Des accusations gravissimes pour la junte et son chef
On aurait tort de croire que les procédures engagées contre les plus hauts gradés de la Tatmadaw n’ont aucun effet politique intérieur et extérieur. Certes, la justice s’exprime dans un tempo différent de celui de la vie politique mais chacune des étapes n’en est pas moins perturbatrice. Dès la décision du procureur K. Khan connue, les opposants à la junte, du président par intérim du gouvernement d’opposition, Duwa Lashi La, aux organisations de défense des droits de l’Homme (inter)nationales, chacun a entonné sa rhétorique pour que le général Min Aung Hlaing soit mis au ban des nations.

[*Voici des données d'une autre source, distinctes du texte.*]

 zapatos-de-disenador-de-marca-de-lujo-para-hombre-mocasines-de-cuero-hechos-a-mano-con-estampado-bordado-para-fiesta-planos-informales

D’ailleurs, le procureur de la CPI n’a pas manqué d’appeler les États d’Asie du Sud et du Sud-Est à lui apporter leurs concours. Certes, seuls 3 d’entre eux sont des États – Parties à la CPI (Bangladesh, Cambodge, Timor Leste) mais il est probable que de nombreux dirigeants de la région se montreront réticents à refaire l’un des leurs un homme en kaki accusé de crimes passés contre l’humanité et de crimes de guerre présents.
Le 26 novembre, les ministres des Affaires étrangères du G7 ont mis une fois encore en exergue : « un régime militaire brutal devant mettre fin à toute violence ». Dès lors, le général Min Aung Hlaing ne va pas retrouver de sitôt son rond de serviette à l’ASEAN.

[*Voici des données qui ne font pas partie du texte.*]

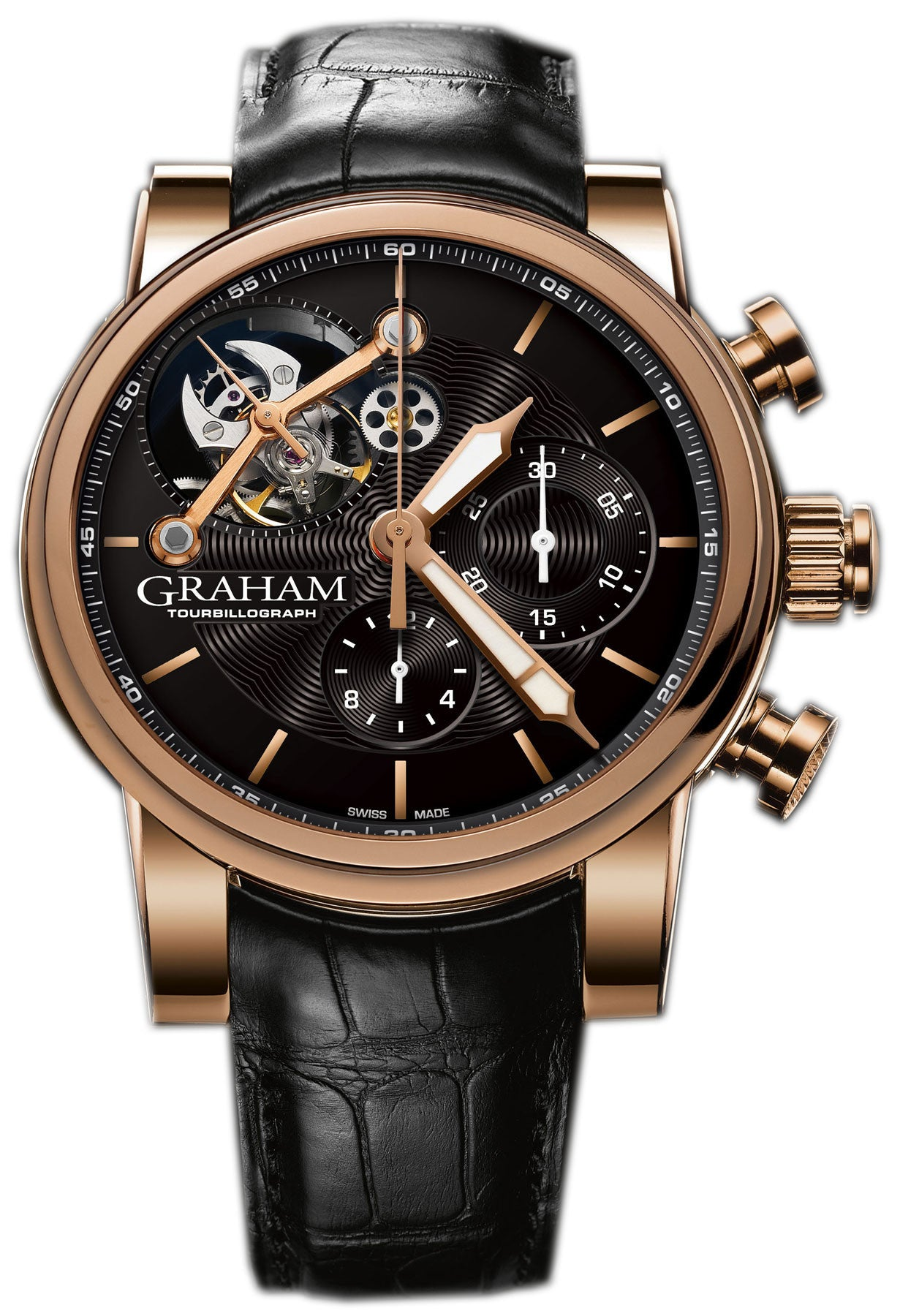 Graham Watch Silverstone Tourbillograph Woodcote Gold Limited Edition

En 2025, ce sera une mission bien compliquée sous la présidence malaisienne et probablement également en 2026 sous la présidence des Philippines, pays qui s’est pourtant retiré du statut de Rome en 2018. Par conséquent, le chef de la junte va rencontrer bien des difficultés à élargir le champ de ses soutiens internationaux.
Ses occasions de voyages à l’étranger ne vont pas se multiplier. On l’attend néanmoins semble-t-il à nouveau en Russie voire en Biélorussie quant à la Chine, qui vient de l’accueillir, sa porte-parole s’exprimant sur la décision du procureur Karim Khan, elle l’a fait avec parcimonie, sans jamais citer nommément l’officier accusé, se contentant de dire que la Birmanie n’est pas un État Partie à la CPI et qu’il appartient à la justice internationale d’être « objective et impartiale ». On a connu des soutiens plus chaleureux, francs et directs !
Des propos qui n’arrêterons en outre en rien les démarches de la justice internationale, d’autant que celle-ci s’est également mise en route en vertu du principe de compétence universelle dans des pays sur lesquels la Birmanie n’a aucune prise. Il en est ainsi avec l’Argentine où en juin 2024 le procureur de Buenos Aires, chargé lui aussi d’enquêter sur le génocide contre les Rohingyas, a officiellement demandé à sa cour nationale de délivrer 25 mandats d’arrêt pour génocide et crimes contre l’humanité en vertu de l’article 294 du code de procédure pénale entré en vigueur après le départ du pouvoir du général Pinochet.